Cuando voy en camino, después de traspasar la puerta del cementerio, suelo leer los nombres de los fallecidos y encuentro tanta gente que he conocido. Leo los de los que no lo fueron, pero al leerlos siento que rezo a mi manera por ellos.

Voy por el camino trazado en dirección hacia mi propio dolor y pienso en las miles de historias sepultadas de judíos que yacen y que nunca contaron su historia, su destino, su emigración, su persecución, su dura y digna adaptación a este su nuevo país, al nuestro. Miro sus rostros y son como una cámara retrospectiva de los de mis familiares, de los míos, los lejanos que nunca vi y me los presentaron en fotos o en relatos, de  los que asesinaron por ser judíos, de los que se salvaron y de los viven dispersos por el mundo. Siento en mi peregrinar hasta donde están mis seres queridos, a los que tuve la fortuna de conocer y amar, a los que pudieron vivir y morir como personas que ante la pira de piedras de restos de lo que fue el atentado a la AMIA, cada piedra es una cadena de homenaje de presencia y ausencia de otro atentado sin culpables físicos como fue el atentado a la Embajada de Israel, el de AMIA, el de Nisman. Y en ese andar por el cementerio y tomar esas piedras se repite la historia del antisemitismo viejo como el tiempo. A medida que avanzo en dirección hacia mi propiedad privada de duelo miro esos trozos de piedras que son la representación de su martirologio y siento que son una mínima parte de su tumba inconclusa que se hermanan sobre los que sí la tienen.
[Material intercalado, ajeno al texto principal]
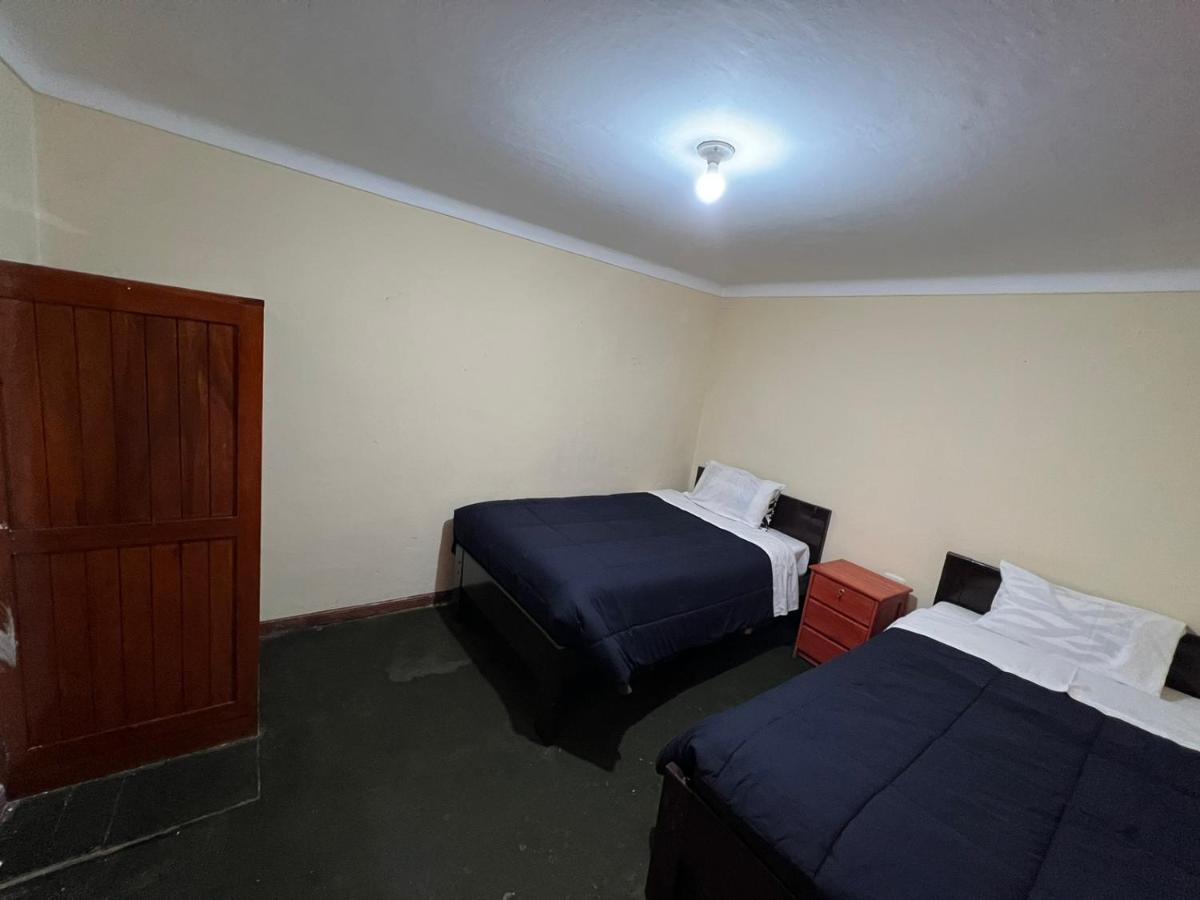 Hostal Huayna Cuzco Buitenkant foto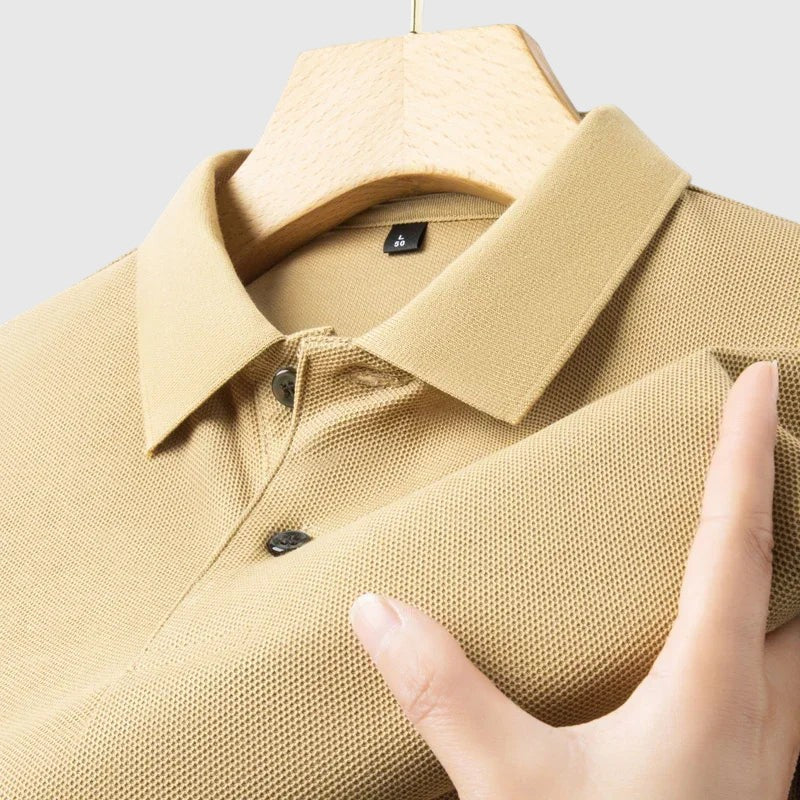 Libuše - Udobna bombažna polo majica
En ese andar leyendo y colocando piedras hasta llegar a la cita con los míos, también se suma mi tristeza para recordar a una joven que murió en el atentado.  Sobre su tumba cercana a la de mi hija, y vaya paradoja, que murió en un accidente por fatalidad de error humano y la otra por odio terrorista como rutina, siempre coloco una flor de las que llevo para los míos  y digo que se haga Justicia.

Todos los 18 de Julio cuando voy por la calle Pasteur hasta llegar a la AMIA, al igual que hice cuando fui a Auschwitz a poner rosas en la pira de cenizas de los judíos asesinados por los nazis de la familia de mi esposo y lo que hago en Tablada…las lágrimas brotan acumuladas de tanta Historia Judía, de tanta impunidad.